Divorce settlement laws vary by state, but one law is true everywhere in the United States—hiding assets during a divorce is illegal and can result in serious consequences. Even so, many people going through a divorce attempt to hide assets from their soon-to-be ex. Here, the Maryland divorce attorneys at Snee, Lutche, Helmlinger & Spielberger discuss why you should not be liquidating assets in the midst of a divorce.
Liquidating Assets Can Make a Financial Affidavit More Difficult
A legal document called a Financial Affidavit or Financial Statement requires both spouses to disclose all financial information. Spouses must disclose not only assets, such as income from salaries, stocks or businesses; but also liabilities such as debt from credit cards, loans, or mortgages. The Financial Affidavit is used by the Court to determine how resources and debt should be divided. It is also used to determine the amount of alimony or child support that is paid.
Reasons to hide assets during a divorce may include revenge, greed, fear or not having enough to support oneself, or fear that the other spouse is also hiding assets.It’s important to be aware of the most common ways people hide assets during an impending divorce to help prevent the problem and ensure a smoother divorce process. Hiding cash is probably the easiest way to hide assets because it is more difficult to trace. Safes, deposit boxes, under the mattress, or at the office are popular locations to hide cash without a paper trail.
Hiding Assets from Your Spouse Can Lead to Additional Legal Repercussions
Spouses may also create new bank or investment accounts to hide assets during a divorce. Stocks, bank balances, and other investments can be transferred to a family member, business partner, or dummy account and then retrieved later. Assets can also be hidden in new retirement accounts, municipal bonds, traveler’s checks, or savings bonds. These financial statements often are mailed to the home address. A change in regular delivery could indicate that marital assets are being diverted.
Another way assets are hidden during a divorce is through underreporting income. A spouse’s income or the value of his or her business can be underreported until the divorce is final. A sudden decrease in a spouse’s salary could indicate that bonuses or commissions are being held for future distribution. Underreporting the value of the business can be done by not signing new clients until after the divorce or by paying non-existent employees.

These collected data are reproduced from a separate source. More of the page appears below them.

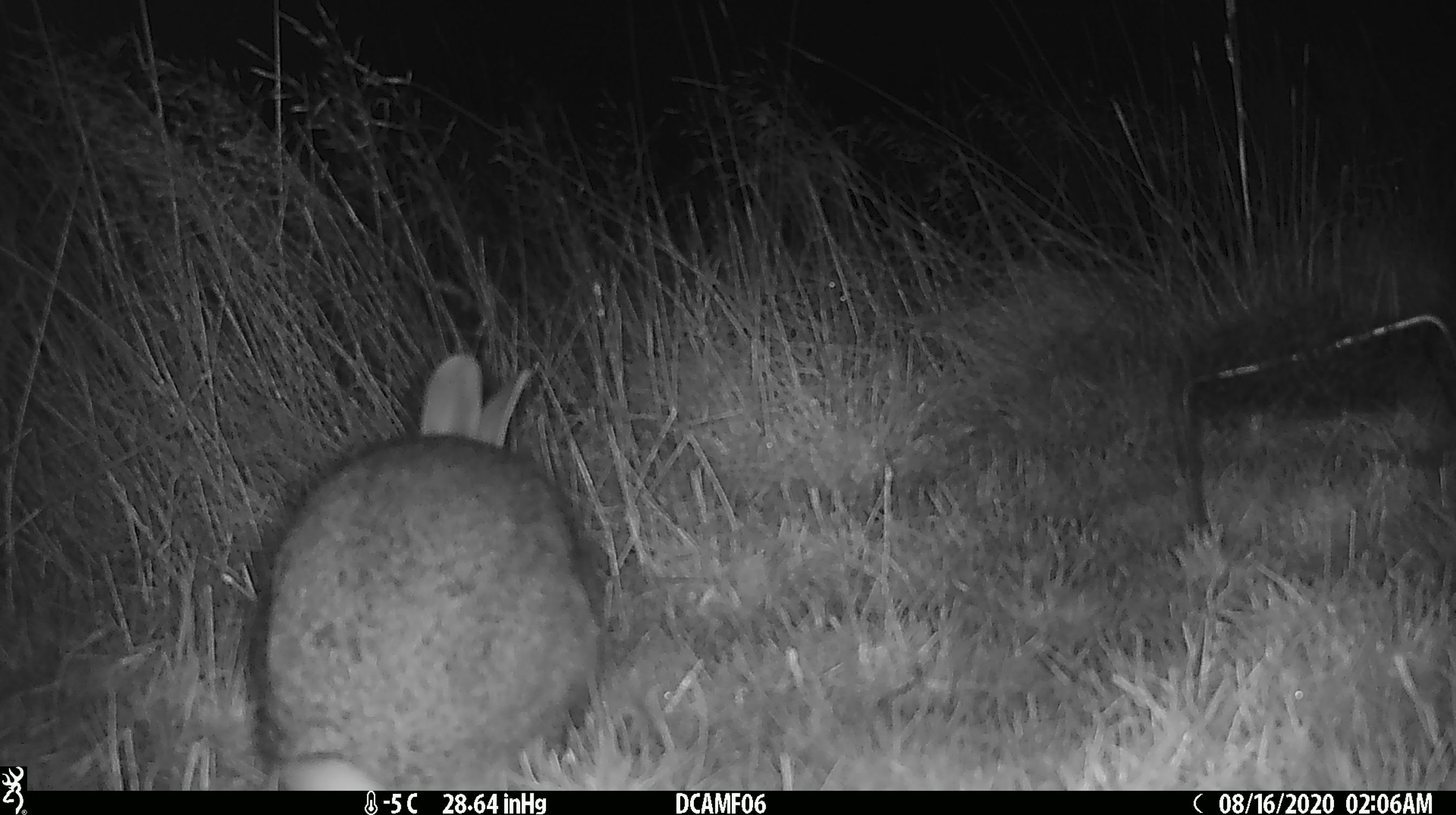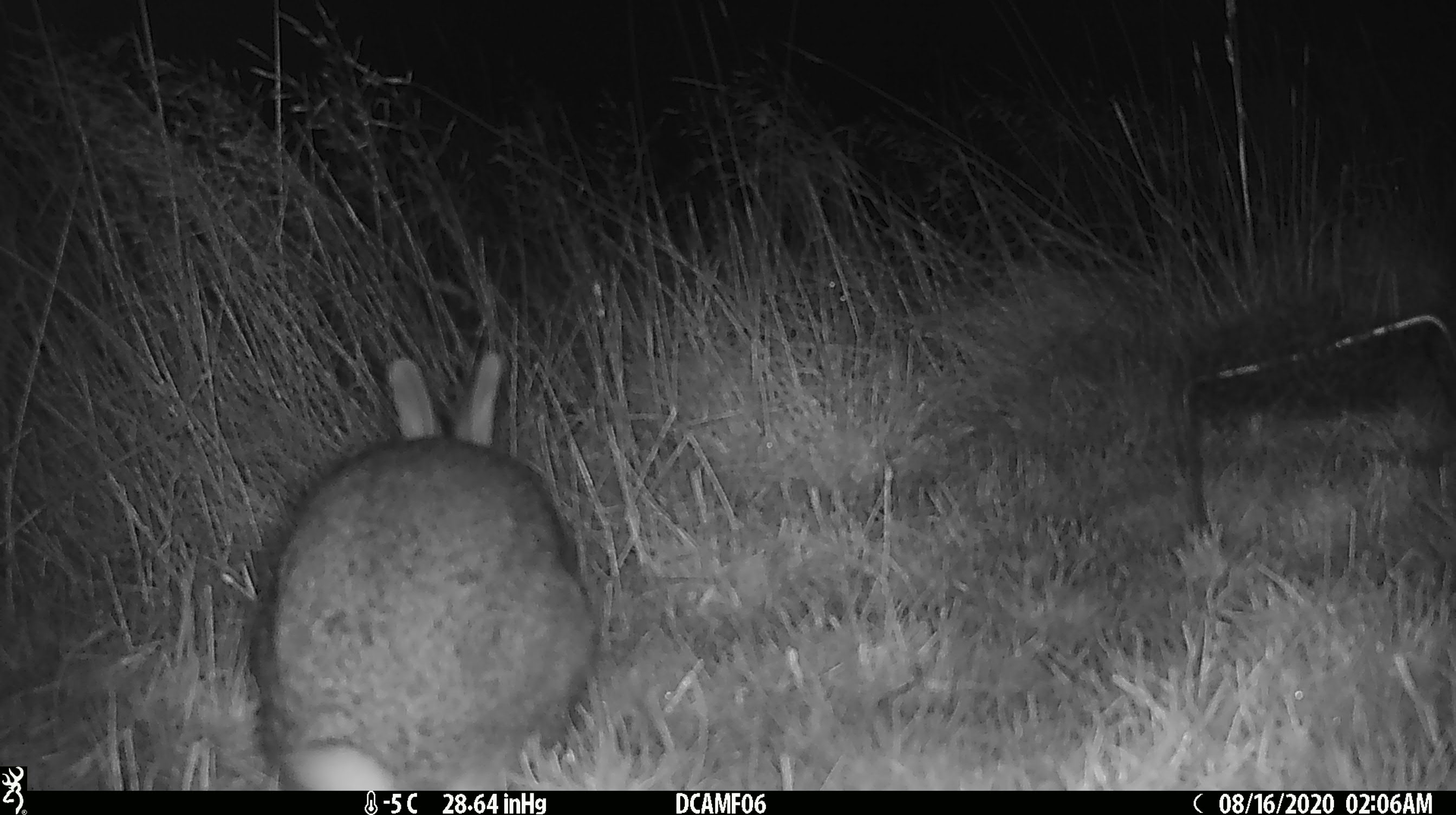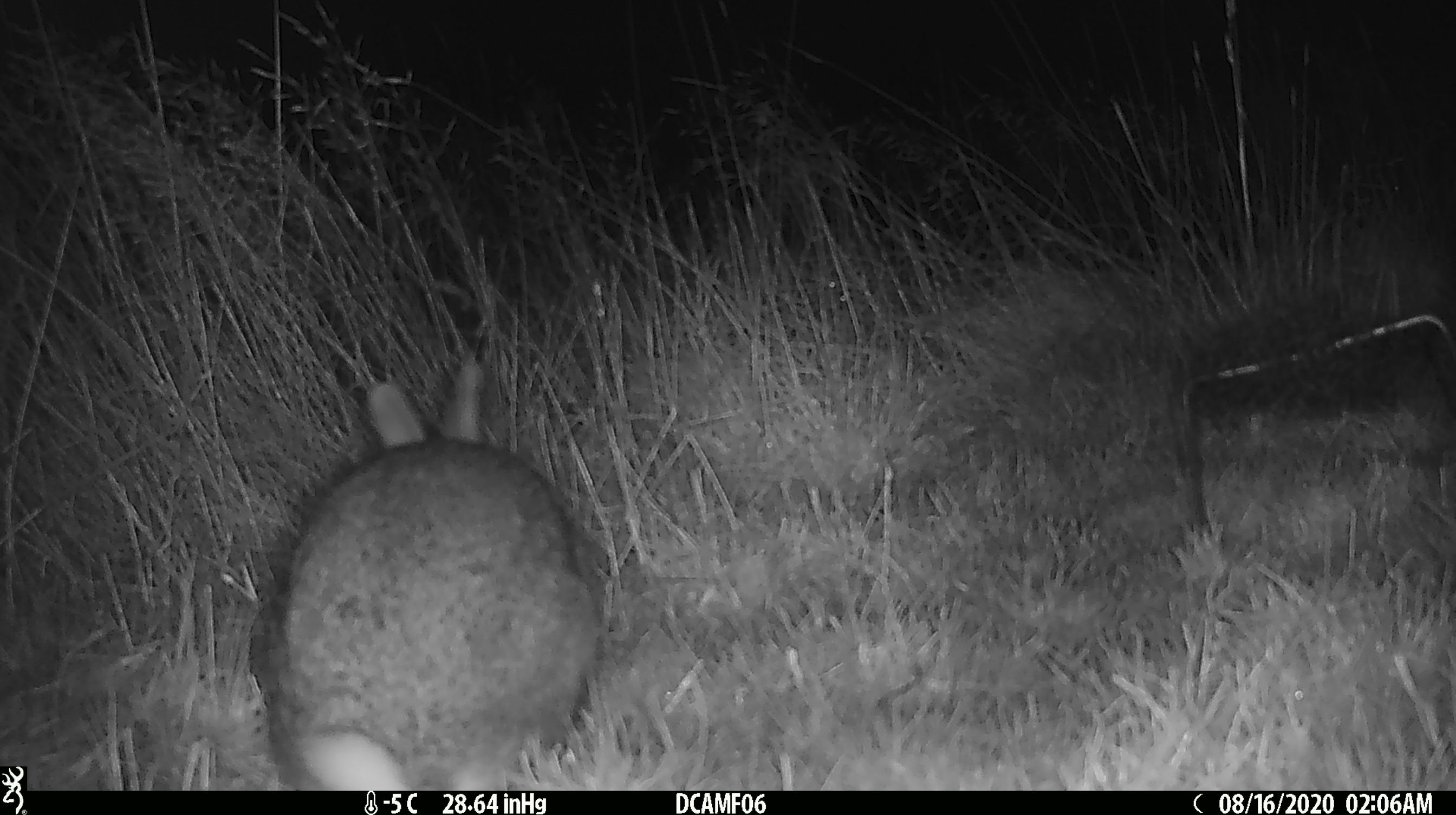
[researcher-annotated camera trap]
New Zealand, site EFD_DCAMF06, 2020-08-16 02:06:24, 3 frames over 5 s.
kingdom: Animalia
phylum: Chordata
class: Mammalia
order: Lagomorpha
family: Leporidae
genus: Oryctolagus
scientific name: Oryctolagus cuniculus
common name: european rabbit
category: rabbit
Rabbit (european rabbit) (Oryctolagus cuniculus).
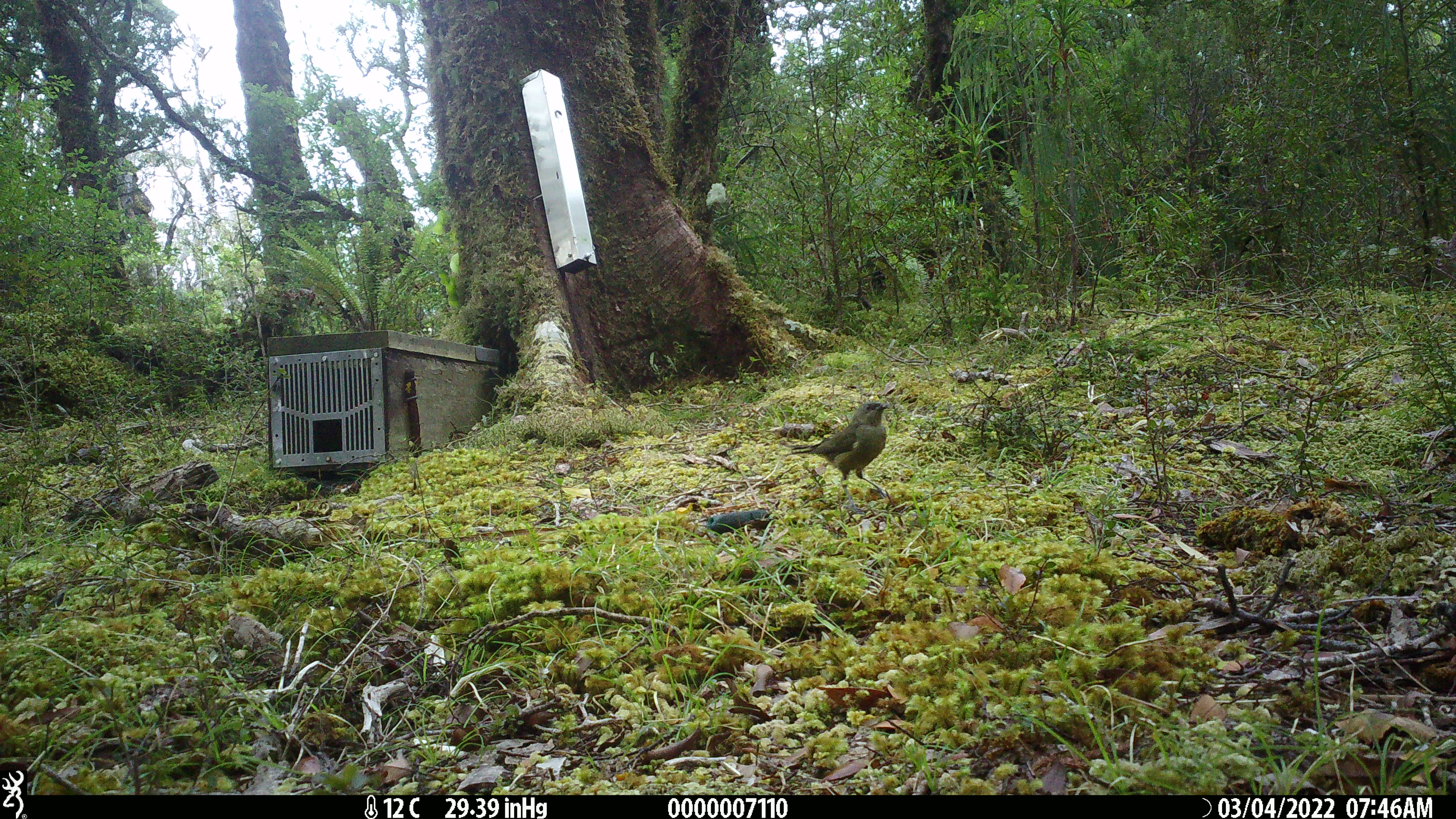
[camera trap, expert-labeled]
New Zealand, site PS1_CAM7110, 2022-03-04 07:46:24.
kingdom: Animalia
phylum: Chordata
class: Aves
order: Passeriformes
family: Meliphagidae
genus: Anthornis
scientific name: Anthornis melanura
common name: new zealand bellbird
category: bellbird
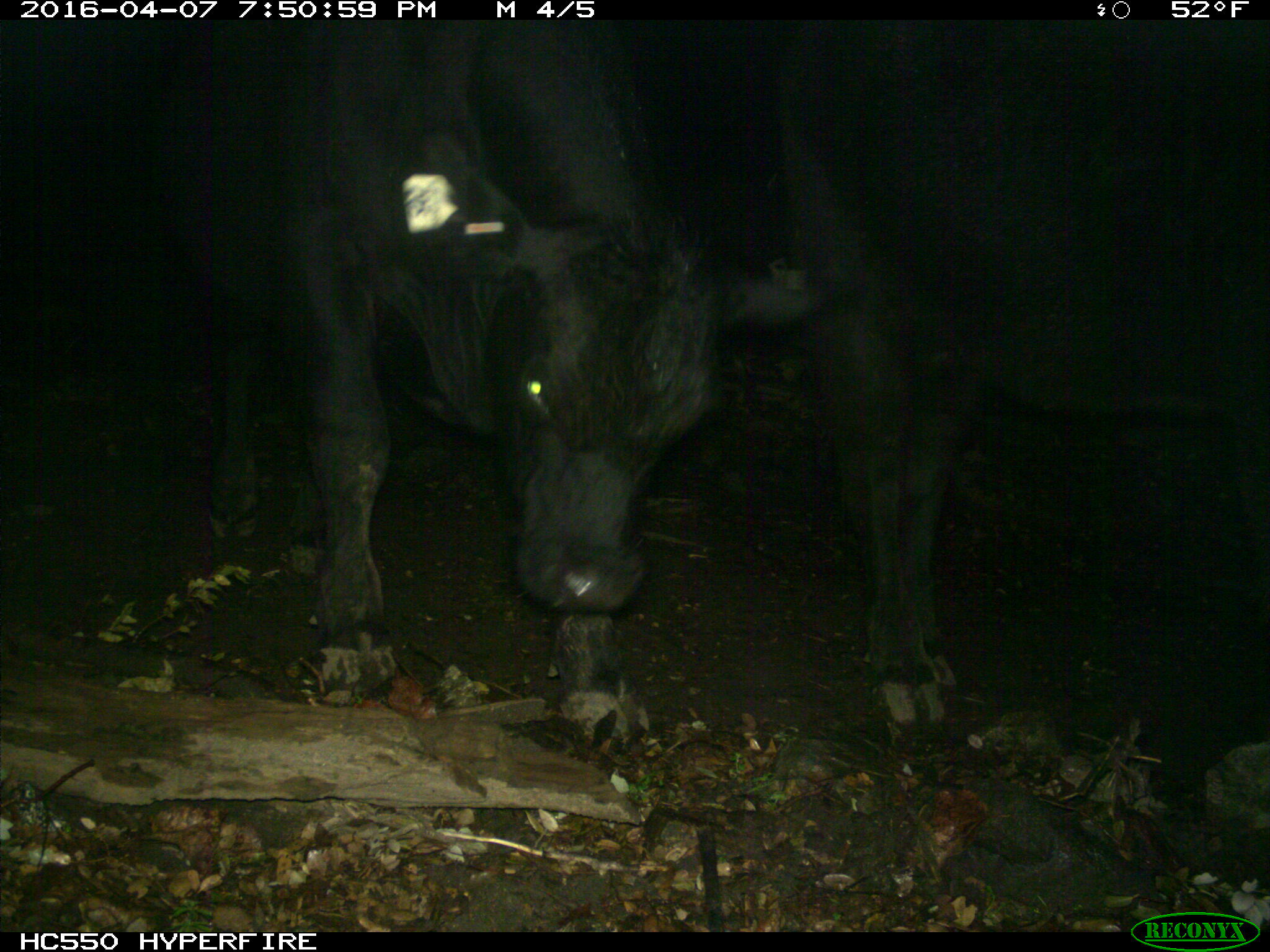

In addition to underreporting income, undervaluing property is another way of reducing a spouse’s bottom line on the Financial Affidavit. Assets such as jewelry, collections, or artwork can be easily undervalued, hidden, or diverted. Lastly, it is possible that a spouse could over pay certain creditors, loans, the IRS, or even a family member could “hold” a loan payment for the spouse. Presumably after the divorce, the spouse would receive a refund which would not be reflected in the Financial Affidavit.
How SLH Can Help Guide You Through the Divorce Process
The risks of hiding assets in a divorce outweigh the returns. Spouses who hide assets could be found guilty of perjury for lying on the Financial Affidavit. Some penalties are more severe. In some cases, the judge may award the full amount of the hidden assets to the other spouse plus any related reasonable attorney’s fees.
Unfortunately, it is usually the party with more financial resources that is hiding the assets and the party with fewer resources that must prove this claim. Someone who suspects that his or her spouse is diverting or hiding marital assets should consider the counsel of an experienced divorce lawyer who can help prove the claim. A divorce lawyer can help the client create a lifestyle analysis which provides the court with the couple’s spending habits and living expenses during their marriage and could ultimately achieve a fair divorce settlement.